Larose a tenté de prendre le contrôle du commerce de la vitre teintée dans les gros marchés de la province, soit les grandes régions de Montréal, de Québec et de Trois-Rivières, au cours de la première décennie des années 2000.
Intimidation, agressions physiques et menaces étaient réservées aux concurrents qui refusaient de se joindre à son réseau de franchisés regroupés sous le nom de X Vitres Teintées.
Larose, un proche de l'influent Hells Angels Mario Brouillette, s'est aussi lancé dans une guerre de prix sans merci avec ses compétiteurs. Mais, à Québec, plusieurs artisans de ce domaine, qui se connaissent bien entre eux, se sont tenus et ont résisté à ces tentatives d'intrusion dans leur entreprise.
«Moi, c'est pas compliqué, ce que je veux, c'est un monopole!»
C'est par ces paroles que Larose aurait tenté, à la suite d'un de ses nombreux appels, de faire comprendre à un des propriétaires d'une entreprise de vitres teintées de Québec, Éric Bouchard, qu'il devait adhérer à son mouvement. Éric et son frère Christian ont à maintes reprises décliné «l'offre» de Larose.
Intervention chez Réflex Teinte
Quelques heures avant que le Manège militaire de Québec ne soit la proie des flammes, le 4 avril 2008, les policiers de Québec arrêtaient les deux matamores envoyés par Larose qui étaient venus tabasser Christian Bouchard dans l'ancien local de son commerce Réflex Teinte, alors situé dans le parc Colbert, dans Sainte-Foy.
Sentant la soupe chaude, Larose fuit au Mexique avec sa famille quelques mois plus tard.
Cette intervention policière chez Réflex Teinte s'est avérée un des points d'ancrage de l'opération Dictature du Service des enquêtes contre le crime organisé de la Sûreté du Québec (SQ), qui a permis de stopper les tristes ambitions de Larose.

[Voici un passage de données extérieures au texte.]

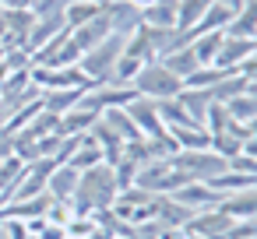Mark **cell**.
<instances>
[{
    "label": "cell",
    "mask_w": 257,
    "mask_h": 239,
    "mask_svg": "<svg viewBox=\"0 0 257 239\" xmlns=\"http://www.w3.org/2000/svg\"><path fill=\"white\" fill-rule=\"evenodd\" d=\"M102 123L127 144V141H141V130H138V123L131 120V113L127 109H102Z\"/></svg>",
    "instance_id": "e0dca14e"
},
{
    "label": "cell",
    "mask_w": 257,
    "mask_h": 239,
    "mask_svg": "<svg viewBox=\"0 0 257 239\" xmlns=\"http://www.w3.org/2000/svg\"><path fill=\"white\" fill-rule=\"evenodd\" d=\"M106 8H102V0H71V4L64 8V25L67 29H78L92 18H99Z\"/></svg>",
    "instance_id": "ac0fdd59"
},
{
    "label": "cell",
    "mask_w": 257,
    "mask_h": 239,
    "mask_svg": "<svg viewBox=\"0 0 257 239\" xmlns=\"http://www.w3.org/2000/svg\"><path fill=\"white\" fill-rule=\"evenodd\" d=\"M145 64L141 60H134V57H120L116 64H113V71H109V81L106 85H116V88H134V78H138V71H141Z\"/></svg>",
    "instance_id": "d4e9b609"
},
{
    "label": "cell",
    "mask_w": 257,
    "mask_h": 239,
    "mask_svg": "<svg viewBox=\"0 0 257 239\" xmlns=\"http://www.w3.org/2000/svg\"><path fill=\"white\" fill-rule=\"evenodd\" d=\"M127 113H131V120L138 123V130H141V137L145 141H155V144H166L169 151H180L176 144H173V137H169V130H166V123L159 120V109H155V102L152 99H145V95H138L131 106H123Z\"/></svg>",
    "instance_id": "5b68a950"
},
{
    "label": "cell",
    "mask_w": 257,
    "mask_h": 239,
    "mask_svg": "<svg viewBox=\"0 0 257 239\" xmlns=\"http://www.w3.org/2000/svg\"><path fill=\"white\" fill-rule=\"evenodd\" d=\"M215 4H225V8H232V11H239V4H243V0H215Z\"/></svg>",
    "instance_id": "d590c367"
},
{
    "label": "cell",
    "mask_w": 257,
    "mask_h": 239,
    "mask_svg": "<svg viewBox=\"0 0 257 239\" xmlns=\"http://www.w3.org/2000/svg\"><path fill=\"white\" fill-rule=\"evenodd\" d=\"M253 43H257V36H253Z\"/></svg>",
    "instance_id": "ab89813d"
},
{
    "label": "cell",
    "mask_w": 257,
    "mask_h": 239,
    "mask_svg": "<svg viewBox=\"0 0 257 239\" xmlns=\"http://www.w3.org/2000/svg\"><path fill=\"white\" fill-rule=\"evenodd\" d=\"M225 78V71H218V67H197L187 81H183V88H211V85H218Z\"/></svg>",
    "instance_id": "83f0119b"
},
{
    "label": "cell",
    "mask_w": 257,
    "mask_h": 239,
    "mask_svg": "<svg viewBox=\"0 0 257 239\" xmlns=\"http://www.w3.org/2000/svg\"><path fill=\"white\" fill-rule=\"evenodd\" d=\"M232 8H225V4H215V0H211V8L204 11V18L194 25V32H190V39L194 36H204V32H225L229 29V22H232Z\"/></svg>",
    "instance_id": "2e32d148"
},
{
    "label": "cell",
    "mask_w": 257,
    "mask_h": 239,
    "mask_svg": "<svg viewBox=\"0 0 257 239\" xmlns=\"http://www.w3.org/2000/svg\"><path fill=\"white\" fill-rule=\"evenodd\" d=\"M183 183H190V176L180 172V169L173 165V158H152V162H145V165L138 169V179H134V186H141V190H148V193H159V197L176 193Z\"/></svg>",
    "instance_id": "7a4b0ae2"
},
{
    "label": "cell",
    "mask_w": 257,
    "mask_h": 239,
    "mask_svg": "<svg viewBox=\"0 0 257 239\" xmlns=\"http://www.w3.org/2000/svg\"><path fill=\"white\" fill-rule=\"evenodd\" d=\"M116 179H113V165H95V169H85L81 179H78V190L71 197V207L74 214H92L99 207H109L116 200Z\"/></svg>",
    "instance_id": "6da1fadb"
},
{
    "label": "cell",
    "mask_w": 257,
    "mask_h": 239,
    "mask_svg": "<svg viewBox=\"0 0 257 239\" xmlns=\"http://www.w3.org/2000/svg\"><path fill=\"white\" fill-rule=\"evenodd\" d=\"M246 127H250V137H257V116H253V120H250Z\"/></svg>",
    "instance_id": "8d00e7d4"
},
{
    "label": "cell",
    "mask_w": 257,
    "mask_h": 239,
    "mask_svg": "<svg viewBox=\"0 0 257 239\" xmlns=\"http://www.w3.org/2000/svg\"><path fill=\"white\" fill-rule=\"evenodd\" d=\"M208 92H211L215 102H229V99H236V95L246 92V78H243V74H225V78H222L218 85H211Z\"/></svg>",
    "instance_id": "484cf974"
},
{
    "label": "cell",
    "mask_w": 257,
    "mask_h": 239,
    "mask_svg": "<svg viewBox=\"0 0 257 239\" xmlns=\"http://www.w3.org/2000/svg\"><path fill=\"white\" fill-rule=\"evenodd\" d=\"M173 200H180V204H187V207H194V211H208V207H218L222 204V193L218 190H211L204 179H190V183H183L176 193H169Z\"/></svg>",
    "instance_id": "8992f818"
},
{
    "label": "cell",
    "mask_w": 257,
    "mask_h": 239,
    "mask_svg": "<svg viewBox=\"0 0 257 239\" xmlns=\"http://www.w3.org/2000/svg\"><path fill=\"white\" fill-rule=\"evenodd\" d=\"M159 64H162L166 71H173L180 81H187V78H190V74L201 67V64H197V57H194V50H190V43H187L183 50H176V53H166Z\"/></svg>",
    "instance_id": "44dd1931"
},
{
    "label": "cell",
    "mask_w": 257,
    "mask_h": 239,
    "mask_svg": "<svg viewBox=\"0 0 257 239\" xmlns=\"http://www.w3.org/2000/svg\"><path fill=\"white\" fill-rule=\"evenodd\" d=\"M113 179H116V190L134 186V179H138V165H134L131 158H120V162L113 165Z\"/></svg>",
    "instance_id": "1f68e13d"
},
{
    "label": "cell",
    "mask_w": 257,
    "mask_h": 239,
    "mask_svg": "<svg viewBox=\"0 0 257 239\" xmlns=\"http://www.w3.org/2000/svg\"><path fill=\"white\" fill-rule=\"evenodd\" d=\"M225 36H239V39H253L257 36V0H243L239 11L232 15Z\"/></svg>",
    "instance_id": "4fadbf2b"
},
{
    "label": "cell",
    "mask_w": 257,
    "mask_h": 239,
    "mask_svg": "<svg viewBox=\"0 0 257 239\" xmlns=\"http://www.w3.org/2000/svg\"><path fill=\"white\" fill-rule=\"evenodd\" d=\"M229 120H232L229 109H225L222 102H211L208 113H204V130H208V134H222V130L229 127Z\"/></svg>",
    "instance_id": "f1b7e54d"
},
{
    "label": "cell",
    "mask_w": 257,
    "mask_h": 239,
    "mask_svg": "<svg viewBox=\"0 0 257 239\" xmlns=\"http://www.w3.org/2000/svg\"><path fill=\"white\" fill-rule=\"evenodd\" d=\"M106 158H102V148L95 144V137L92 134H85L81 137V144L71 151V158H67V165L71 169H78V172H85V169H95V165H102Z\"/></svg>",
    "instance_id": "9a60e30c"
},
{
    "label": "cell",
    "mask_w": 257,
    "mask_h": 239,
    "mask_svg": "<svg viewBox=\"0 0 257 239\" xmlns=\"http://www.w3.org/2000/svg\"><path fill=\"white\" fill-rule=\"evenodd\" d=\"M208 8H211V0H176V29L194 32V25L204 18Z\"/></svg>",
    "instance_id": "603a6c76"
},
{
    "label": "cell",
    "mask_w": 257,
    "mask_h": 239,
    "mask_svg": "<svg viewBox=\"0 0 257 239\" xmlns=\"http://www.w3.org/2000/svg\"><path fill=\"white\" fill-rule=\"evenodd\" d=\"M78 179H81V172H78V169H71L67 162H57V169L50 172L46 193H50V197H57V200H71V197H74V190H78Z\"/></svg>",
    "instance_id": "7c38bea8"
},
{
    "label": "cell",
    "mask_w": 257,
    "mask_h": 239,
    "mask_svg": "<svg viewBox=\"0 0 257 239\" xmlns=\"http://www.w3.org/2000/svg\"><path fill=\"white\" fill-rule=\"evenodd\" d=\"M43 218H46L50 225H64V228H67V221L74 218V207H71V200H57V197H53V200L46 204Z\"/></svg>",
    "instance_id": "f546056e"
},
{
    "label": "cell",
    "mask_w": 257,
    "mask_h": 239,
    "mask_svg": "<svg viewBox=\"0 0 257 239\" xmlns=\"http://www.w3.org/2000/svg\"><path fill=\"white\" fill-rule=\"evenodd\" d=\"M0 239H8V232H4V225H0Z\"/></svg>",
    "instance_id": "74e56055"
},
{
    "label": "cell",
    "mask_w": 257,
    "mask_h": 239,
    "mask_svg": "<svg viewBox=\"0 0 257 239\" xmlns=\"http://www.w3.org/2000/svg\"><path fill=\"white\" fill-rule=\"evenodd\" d=\"M194 214H197L194 207H187V204H180V200H173V197H159L155 221H159L166 232H183V228L190 225V218H194Z\"/></svg>",
    "instance_id": "ba28073f"
},
{
    "label": "cell",
    "mask_w": 257,
    "mask_h": 239,
    "mask_svg": "<svg viewBox=\"0 0 257 239\" xmlns=\"http://www.w3.org/2000/svg\"><path fill=\"white\" fill-rule=\"evenodd\" d=\"M106 36H113V29H109V18H106V11L99 15V18H92V22H85V25H78V29H71V43L81 50V57L88 53V50H95Z\"/></svg>",
    "instance_id": "9c48e42d"
},
{
    "label": "cell",
    "mask_w": 257,
    "mask_h": 239,
    "mask_svg": "<svg viewBox=\"0 0 257 239\" xmlns=\"http://www.w3.org/2000/svg\"><path fill=\"white\" fill-rule=\"evenodd\" d=\"M222 106H225V109H229V116H232V120H239V123H250V120L257 116V99H253V95H246V92H243V95H236V99H229V102H222Z\"/></svg>",
    "instance_id": "4316f807"
},
{
    "label": "cell",
    "mask_w": 257,
    "mask_h": 239,
    "mask_svg": "<svg viewBox=\"0 0 257 239\" xmlns=\"http://www.w3.org/2000/svg\"><path fill=\"white\" fill-rule=\"evenodd\" d=\"M176 102H180V106H183V109H187V113L204 127V113H208V106H211L215 99H211V92H208V88H183V92L176 95Z\"/></svg>",
    "instance_id": "7402d4cb"
},
{
    "label": "cell",
    "mask_w": 257,
    "mask_h": 239,
    "mask_svg": "<svg viewBox=\"0 0 257 239\" xmlns=\"http://www.w3.org/2000/svg\"><path fill=\"white\" fill-rule=\"evenodd\" d=\"M236 74H243L246 81H257V46H253V53H250V57L236 67Z\"/></svg>",
    "instance_id": "d6a6232c"
},
{
    "label": "cell",
    "mask_w": 257,
    "mask_h": 239,
    "mask_svg": "<svg viewBox=\"0 0 257 239\" xmlns=\"http://www.w3.org/2000/svg\"><path fill=\"white\" fill-rule=\"evenodd\" d=\"M173 165L180 172H187L190 179H208V176H218L229 169V158H222L218 151L211 148H183L173 155Z\"/></svg>",
    "instance_id": "277c9868"
},
{
    "label": "cell",
    "mask_w": 257,
    "mask_h": 239,
    "mask_svg": "<svg viewBox=\"0 0 257 239\" xmlns=\"http://www.w3.org/2000/svg\"><path fill=\"white\" fill-rule=\"evenodd\" d=\"M222 39H225V32H204V36H194V39H190V50H194V57H197L201 67H211V64H215Z\"/></svg>",
    "instance_id": "cb8c5ba5"
},
{
    "label": "cell",
    "mask_w": 257,
    "mask_h": 239,
    "mask_svg": "<svg viewBox=\"0 0 257 239\" xmlns=\"http://www.w3.org/2000/svg\"><path fill=\"white\" fill-rule=\"evenodd\" d=\"M253 39H239V36H225L222 39V46H218V57H215V64L211 67H218V71H225V74H236V67L253 53Z\"/></svg>",
    "instance_id": "52a82bcc"
},
{
    "label": "cell",
    "mask_w": 257,
    "mask_h": 239,
    "mask_svg": "<svg viewBox=\"0 0 257 239\" xmlns=\"http://www.w3.org/2000/svg\"><path fill=\"white\" fill-rule=\"evenodd\" d=\"M36 239H67V228H64V225H50V221H46V225H43V232H39Z\"/></svg>",
    "instance_id": "836d02e7"
},
{
    "label": "cell",
    "mask_w": 257,
    "mask_h": 239,
    "mask_svg": "<svg viewBox=\"0 0 257 239\" xmlns=\"http://www.w3.org/2000/svg\"><path fill=\"white\" fill-rule=\"evenodd\" d=\"M4 11H22V8H32V0H0Z\"/></svg>",
    "instance_id": "e575fe53"
},
{
    "label": "cell",
    "mask_w": 257,
    "mask_h": 239,
    "mask_svg": "<svg viewBox=\"0 0 257 239\" xmlns=\"http://www.w3.org/2000/svg\"><path fill=\"white\" fill-rule=\"evenodd\" d=\"M141 25H152V29H176V0H155L152 8L141 11Z\"/></svg>",
    "instance_id": "ffe728a7"
},
{
    "label": "cell",
    "mask_w": 257,
    "mask_h": 239,
    "mask_svg": "<svg viewBox=\"0 0 257 239\" xmlns=\"http://www.w3.org/2000/svg\"><path fill=\"white\" fill-rule=\"evenodd\" d=\"M232 221H243V218H257V186H246V190H236V193H225L222 204H218Z\"/></svg>",
    "instance_id": "30bf717a"
},
{
    "label": "cell",
    "mask_w": 257,
    "mask_h": 239,
    "mask_svg": "<svg viewBox=\"0 0 257 239\" xmlns=\"http://www.w3.org/2000/svg\"><path fill=\"white\" fill-rule=\"evenodd\" d=\"M106 8V18H109V29H113V36H131V32H138L141 29V11L138 8H131V4H102Z\"/></svg>",
    "instance_id": "8fae6325"
},
{
    "label": "cell",
    "mask_w": 257,
    "mask_h": 239,
    "mask_svg": "<svg viewBox=\"0 0 257 239\" xmlns=\"http://www.w3.org/2000/svg\"><path fill=\"white\" fill-rule=\"evenodd\" d=\"M134 92L145 95V99H152V102H162V99H176V95L183 92V81H180L173 71H166L159 60H152V64H145V67L138 71Z\"/></svg>",
    "instance_id": "3957f363"
},
{
    "label": "cell",
    "mask_w": 257,
    "mask_h": 239,
    "mask_svg": "<svg viewBox=\"0 0 257 239\" xmlns=\"http://www.w3.org/2000/svg\"><path fill=\"white\" fill-rule=\"evenodd\" d=\"M39 95H43V109H46V113L64 116V113L78 109V102H81L85 88H60V92H39Z\"/></svg>",
    "instance_id": "5bb4252c"
},
{
    "label": "cell",
    "mask_w": 257,
    "mask_h": 239,
    "mask_svg": "<svg viewBox=\"0 0 257 239\" xmlns=\"http://www.w3.org/2000/svg\"><path fill=\"white\" fill-rule=\"evenodd\" d=\"M211 151H218L222 158H236L239 151H243V141H236V137H229V134H211V144H208Z\"/></svg>",
    "instance_id": "4dcf8cb0"
},
{
    "label": "cell",
    "mask_w": 257,
    "mask_h": 239,
    "mask_svg": "<svg viewBox=\"0 0 257 239\" xmlns=\"http://www.w3.org/2000/svg\"><path fill=\"white\" fill-rule=\"evenodd\" d=\"M102 113H92V109H71V113H64L60 116V123H57V130L64 134V137H71V134H88L92 127H95V120H99Z\"/></svg>",
    "instance_id": "d6986e66"
},
{
    "label": "cell",
    "mask_w": 257,
    "mask_h": 239,
    "mask_svg": "<svg viewBox=\"0 0 257 239\" xmlns=\"http://www.w3.org/2000/svg\"><path fill=\"white\" fill-rule=\"evenodd\" d=\"M0 109H4V95H0Z\"/></svg>",
    "instance_id": "f35d334b"
}]
</instances>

En mai 2009, la SQ déploie quelque 150 policiers sur le terrain, afin d'arrêter près d'une trentaine de personnes dans le cadre de cette opération et de mener différentes perquisitions, notamment dans la somptueuse demeure de Larose située à Mascouche, près de Montréal.
À cette époque, Larose était à la tête d'un réseau d'une vingtaine de franchisés actifs dans le domaine de la vitre teintée. Selon ce qu'on a appris, plus de cinq commerçants auraient décidé de vendre à Larose au fil des années, par peur de représailles.
Le caïd et sa conjointe se rendront finalement aux forces de l'ordre en août 2009, à l'aéroport Pierre-Elliott-Trudeau, après s'être cachés au Mexique. Larose était recherché par Interpol pour ses crimes commis au Québec.
Malgré l'opposition farouche du procureur de la Couronne, Me Steve Baribeau, Larose a pu reprendre sa liberté en octobre 2009, en attente des procédures judiciaires, moyennant une caution de 100 000 $.
En mars dernier, Larose a plaidé coupable à cinq chefs d'accusation de voies de fait par personnes interposées, d'intimidation et de menaces, tous reliés à sa tentative de prise de contrôle de ce marché de l'esthétique automobile. Les faits reprochés à Larose se sont déroulés entre les années 2003 et 2008, à Montréal, à Laval, à Saint-Constant, à Trois-Rivières et à Québec.
Il reviendra mardi au palais de justice de Joliette pour connaître sa peine. La défense et la Couronne ont déjà annoncé au juge qu'ils comptaient présenter une suggestion commune qui consisterait en une peine de prison ferme.
Par l'intermédiaire de son avocat, Jean-Daniel Debkoski, M. Larose a indiqué qu'il refusait de commenter notre dossier.